══ Excerpted data ══

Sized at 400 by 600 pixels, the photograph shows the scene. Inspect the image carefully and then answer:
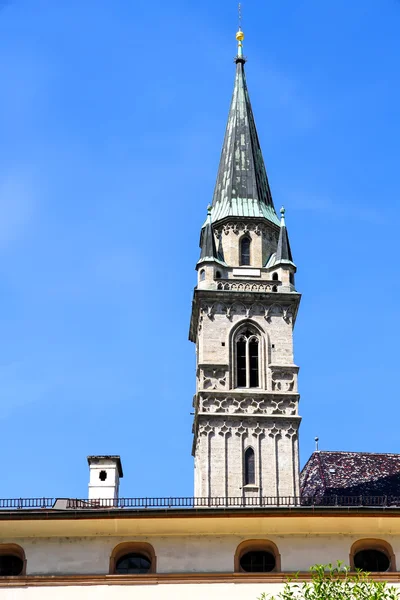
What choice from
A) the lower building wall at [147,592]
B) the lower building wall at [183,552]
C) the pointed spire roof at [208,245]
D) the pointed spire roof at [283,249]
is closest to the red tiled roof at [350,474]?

═══

__Your instructions__: Copy the material shown above in full and exactly. Skip the pictures.

__Task output__:
Sized at 400 by 600 pixels, the photograph shows the scene. Inspect the image carefully and then answer:
What choice from
A) the lower building wall at [147,592]
B) the lower building wall at [183,552]
C) the pointed spire roof at [208,245]
D) the pointed spire roof at [283,249]
is closest to the red tiled roof at [350,474]?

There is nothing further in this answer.